Proton nuclear magnetic resonance investigation of the [2Fe-2S](1-)-containing ''Rieske-type'' protein from Xanthobacter strain Py2

Proton NMR spectra of the Rieske-type ferredoxin from Xanthobacter strain Py2 were recorded in both H2O and D2O buffered; solutions at pH 7.2. Several well-resolved hyperfine-shifted H-1 NMR signals were observed in the 90 to -20 ppm chemical shift range. Comparison of spectra recorded in H2O and D2O buffered solutions indicated that the signals at -11.4(L) and -15.5 (M) ppm were solvents exchangeable and thus were assigned to the two histidine (NH)-H-epsilon 2 protons. The remaining observed signals were assigned based upon chemical shift, T-1 values, and one-dimensional nuclear Overhauser effect (nOe) saturation transfer experiments to either (CH)-H-beta or (CH)-H-alpha protons of cluster cysteinyl or histidine ligands. Upon oxidation of the [2Fe-2S] cluster, only two broad resonances were observed, indicating that the two Fe(III) ions are strongly antiferromagnetically coupled. In addition, the temperature dependence of each observed hyperfine-shifted signal in the reduced state was determined, providing information about the magnetic properties of the [2Fe-2S](1-) cluster. Fits of the temperature data observed for each resonance to equations describing the hyperfine shift with their Boltzmann weighting factors provided a Delta E-L value of 185 +/- 26 cm(-1) which, in turn, gives -2J as 124 cm(-1).

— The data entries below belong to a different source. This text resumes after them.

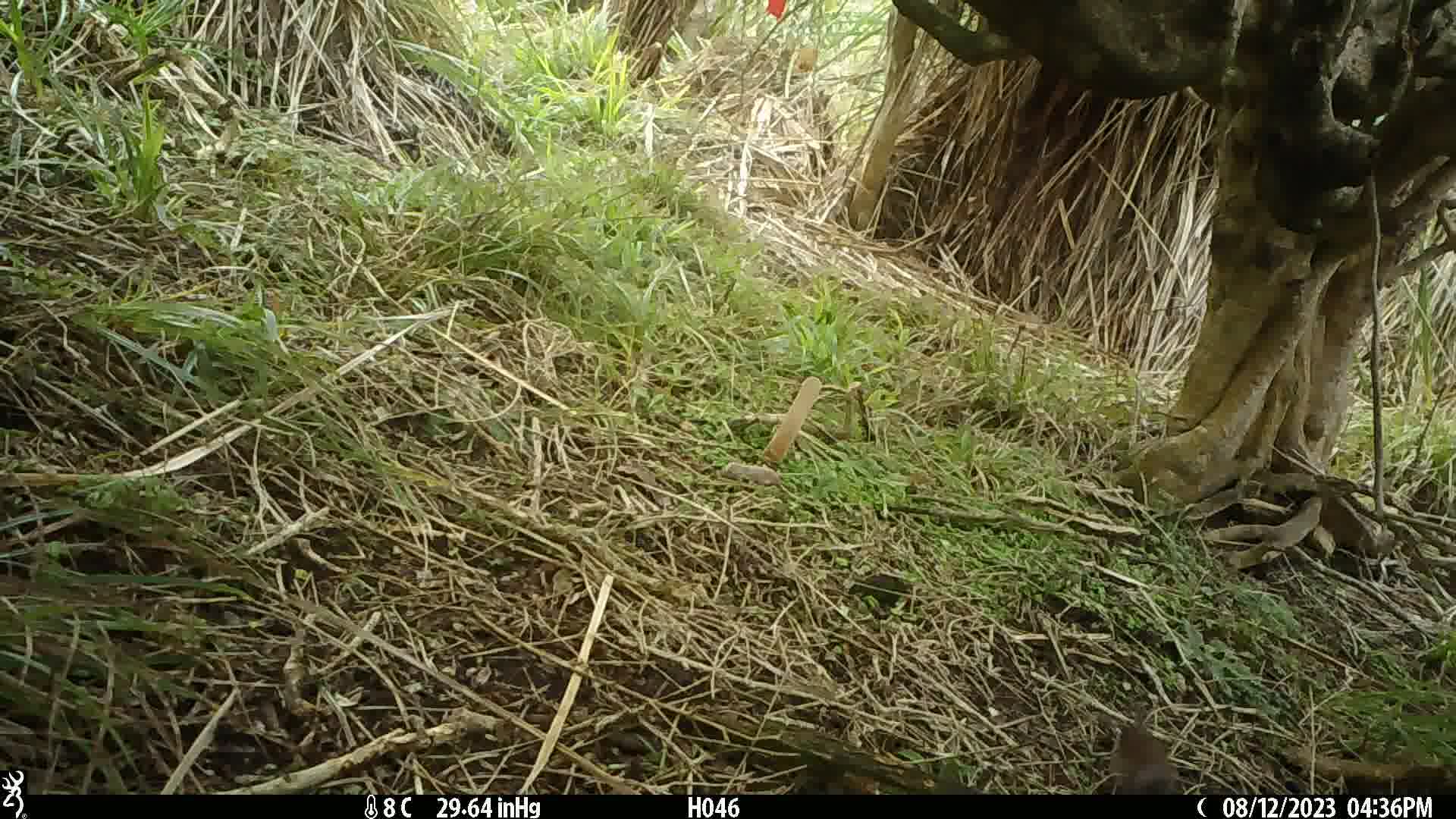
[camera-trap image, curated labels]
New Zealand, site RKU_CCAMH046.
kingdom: Animalia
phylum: Chordata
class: Aves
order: Passeriformes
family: Prunellidae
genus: Prunella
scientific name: Prunella modularis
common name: dunnock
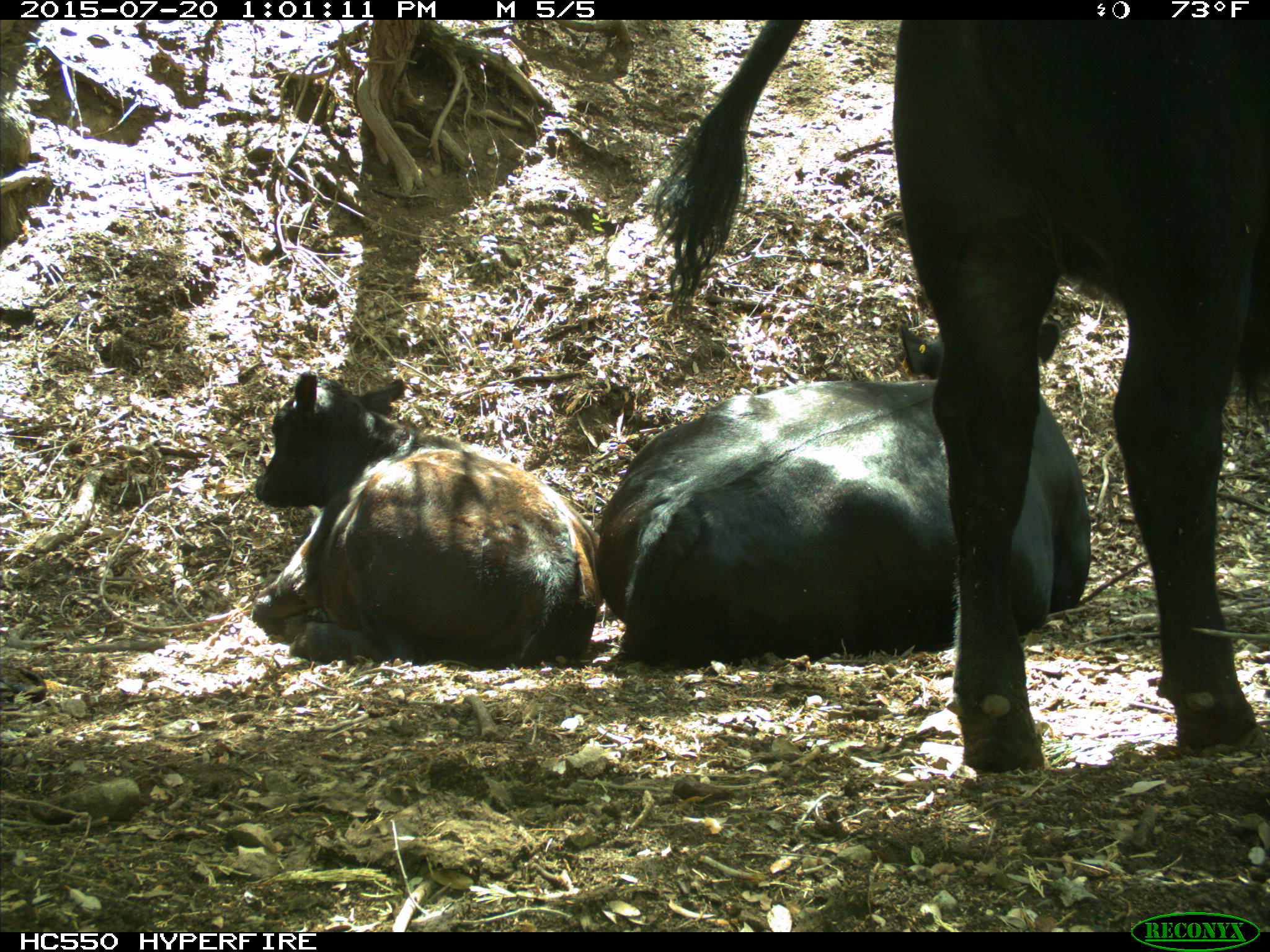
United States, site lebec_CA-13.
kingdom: Animalia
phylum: Chordata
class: Mammalia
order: Artiodactyla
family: Bovidae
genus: Bos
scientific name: Bos taurus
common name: domestic cow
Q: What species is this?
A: Bos taurus (domestic cow).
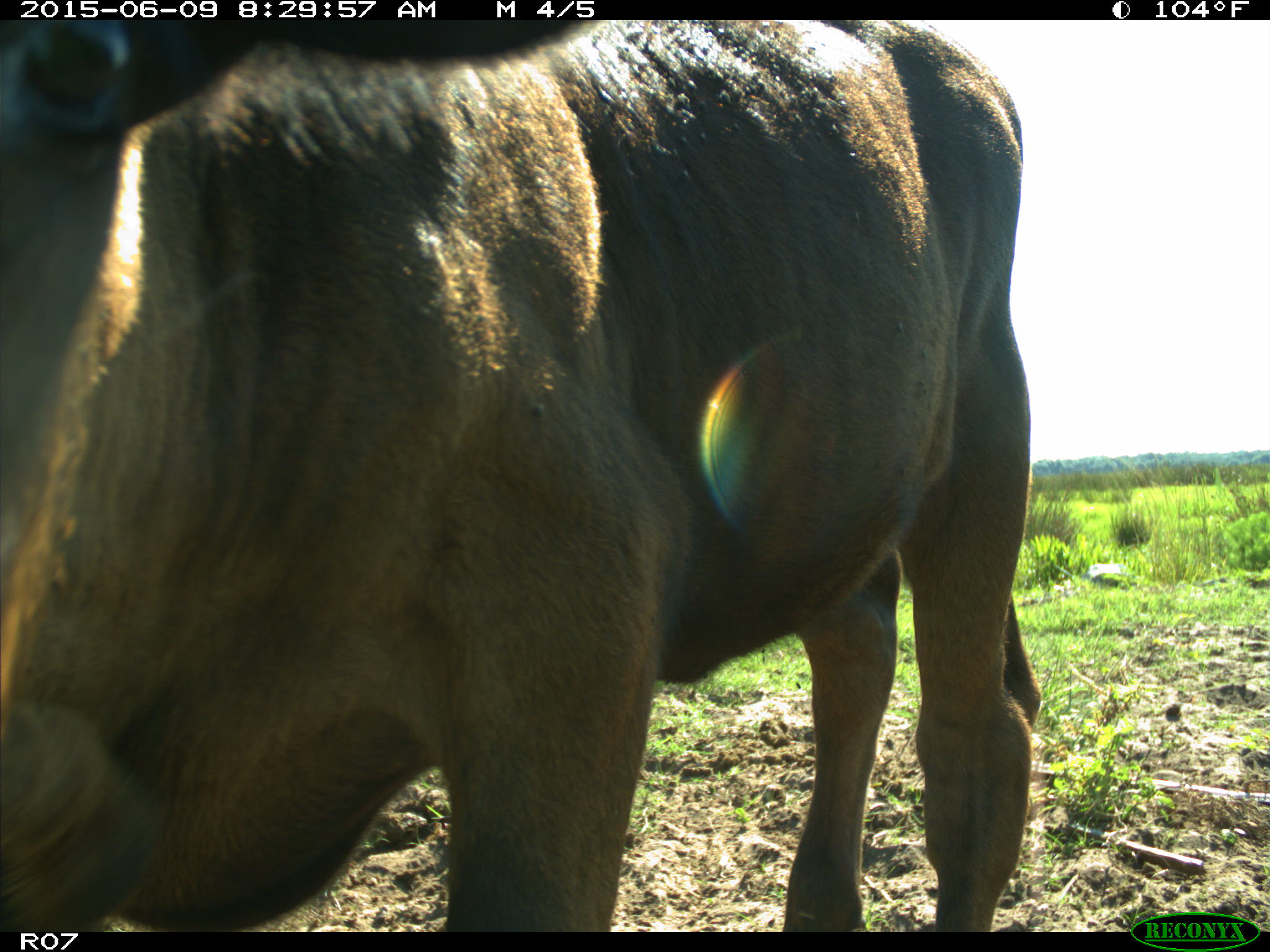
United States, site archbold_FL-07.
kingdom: Animalia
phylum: Chordata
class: Mammalia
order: Artiodactyla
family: Bovidae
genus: Bos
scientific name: Bos taurus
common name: domestic cow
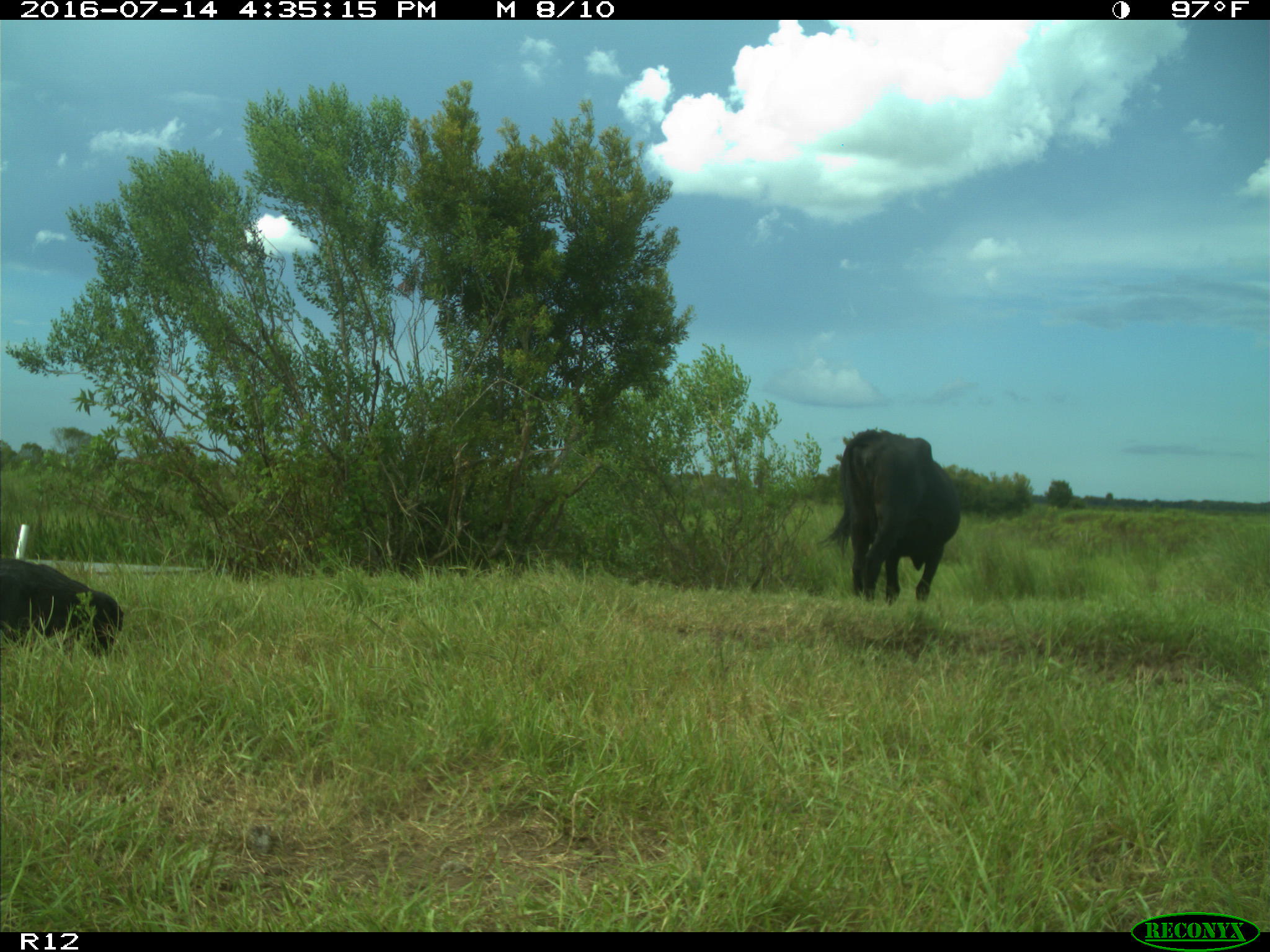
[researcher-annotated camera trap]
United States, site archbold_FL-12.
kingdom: Animalia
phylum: Chordata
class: Mammalia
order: Artiodactyla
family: Bovidae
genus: Bos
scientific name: Bos taurus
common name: domestic cow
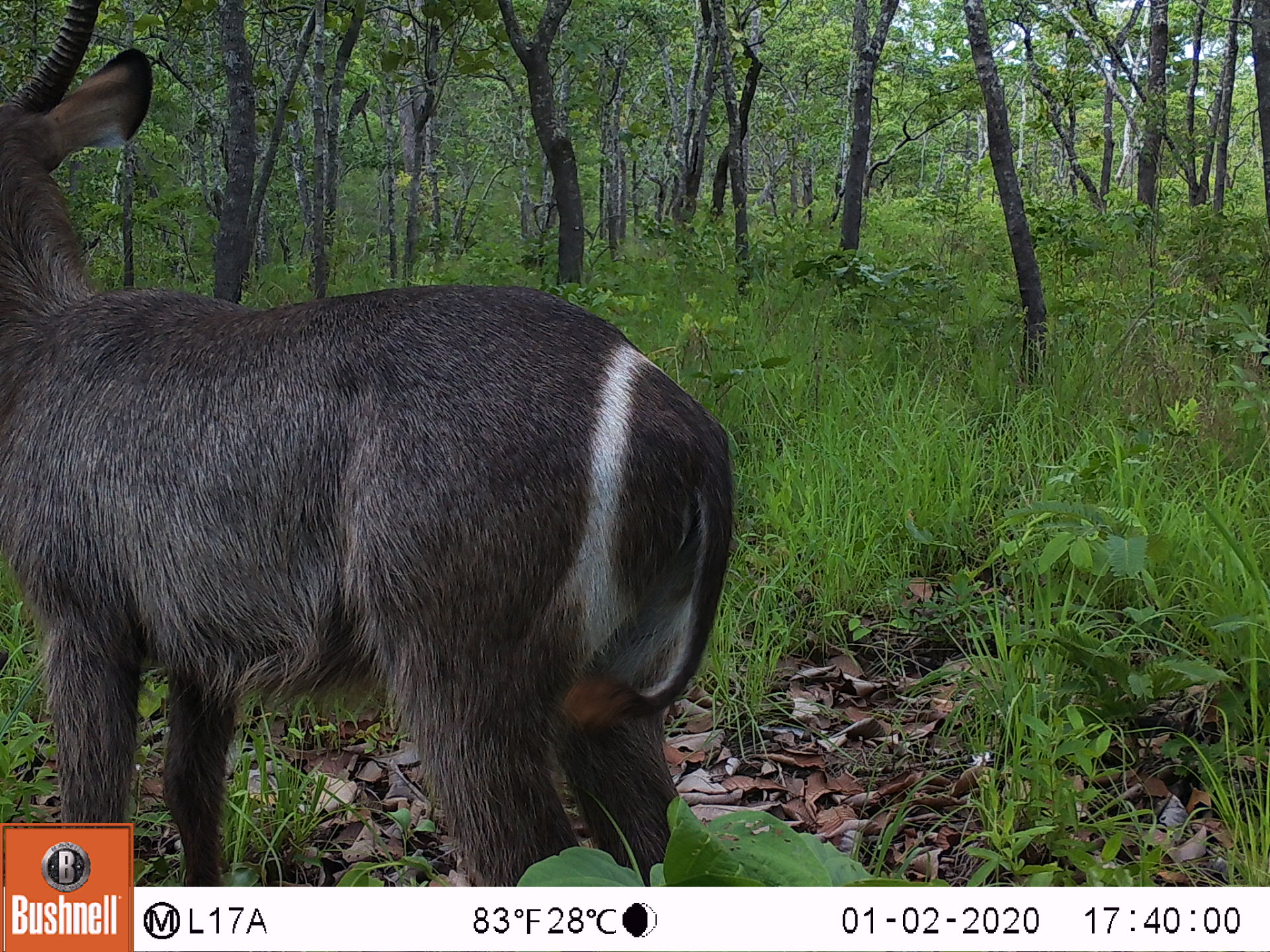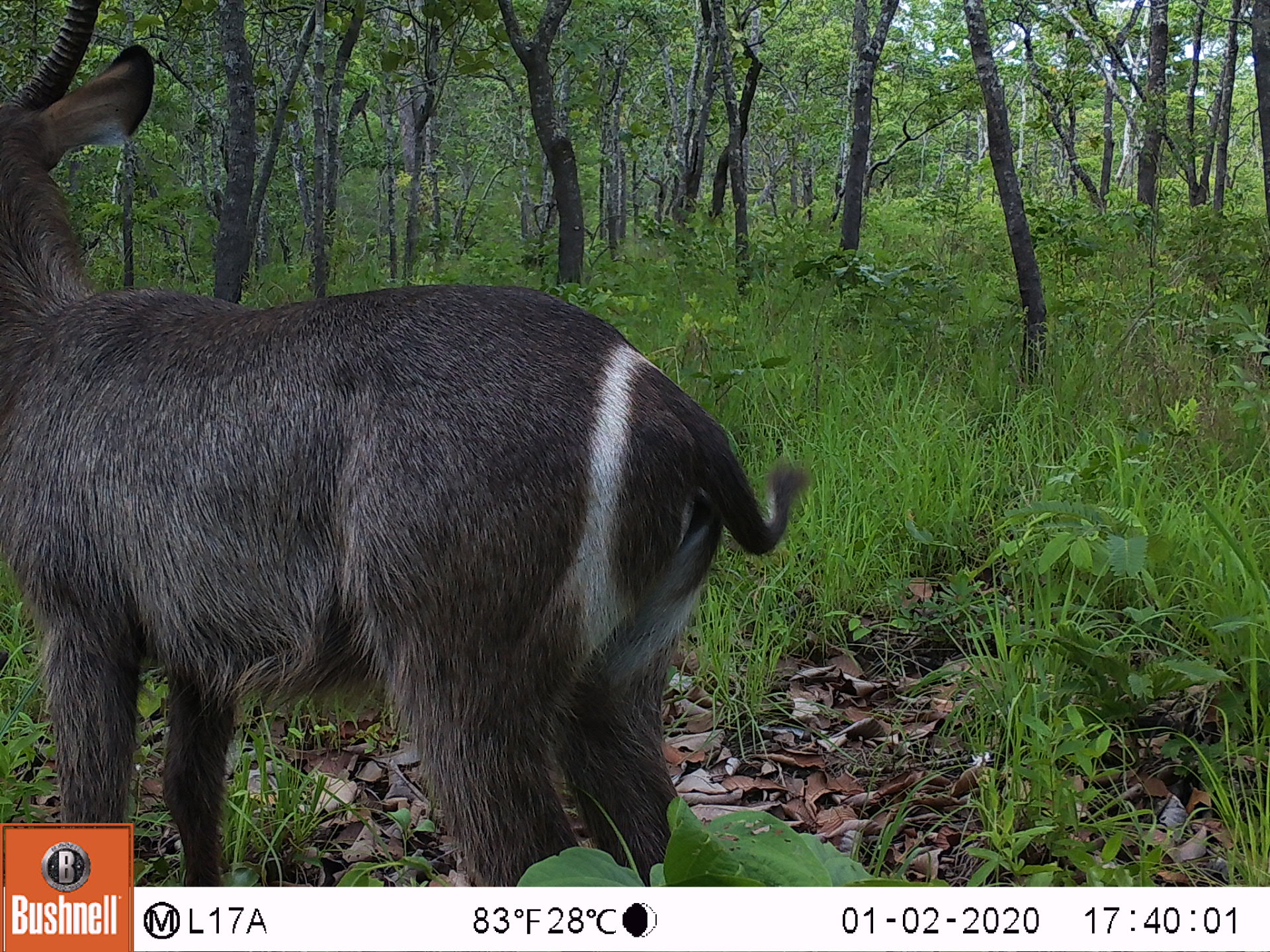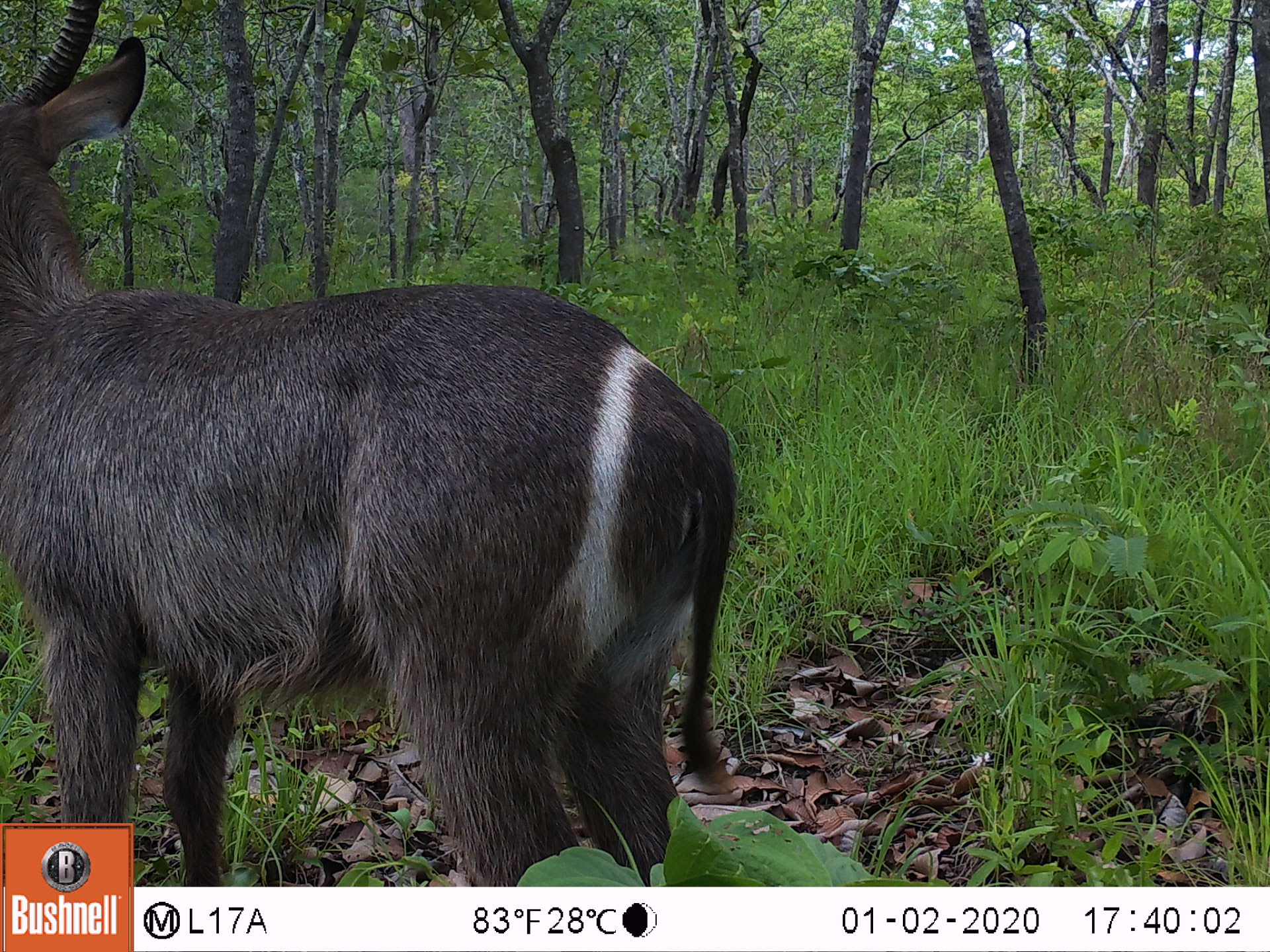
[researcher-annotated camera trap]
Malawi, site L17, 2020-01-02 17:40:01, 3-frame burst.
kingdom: Animalia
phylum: Chordata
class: Mammalia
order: Artiodactyla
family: Bovidae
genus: Kobus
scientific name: Kobus ellipsiprymnus ellipsiprymnus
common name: common waterbuck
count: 1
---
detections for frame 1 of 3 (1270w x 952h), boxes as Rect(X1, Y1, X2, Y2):
common waterbuck: Rect(2, 5, 735, 819)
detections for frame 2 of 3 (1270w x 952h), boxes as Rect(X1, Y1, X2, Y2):
common waterbuck: Rect(2, 3, 792, 821)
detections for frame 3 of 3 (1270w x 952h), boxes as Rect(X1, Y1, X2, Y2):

These data indicate that the two iron centers in the reduced [2Fe-2S] Rieske-type center are moderately antiferromagnetically coupled, The combination of these data with the available spectroscopic and crystallographic results for Rieske-type proteins has provided new insights into the role of the Rieske-type protein from Xanthobacter strain Py2 in alkene oxidation.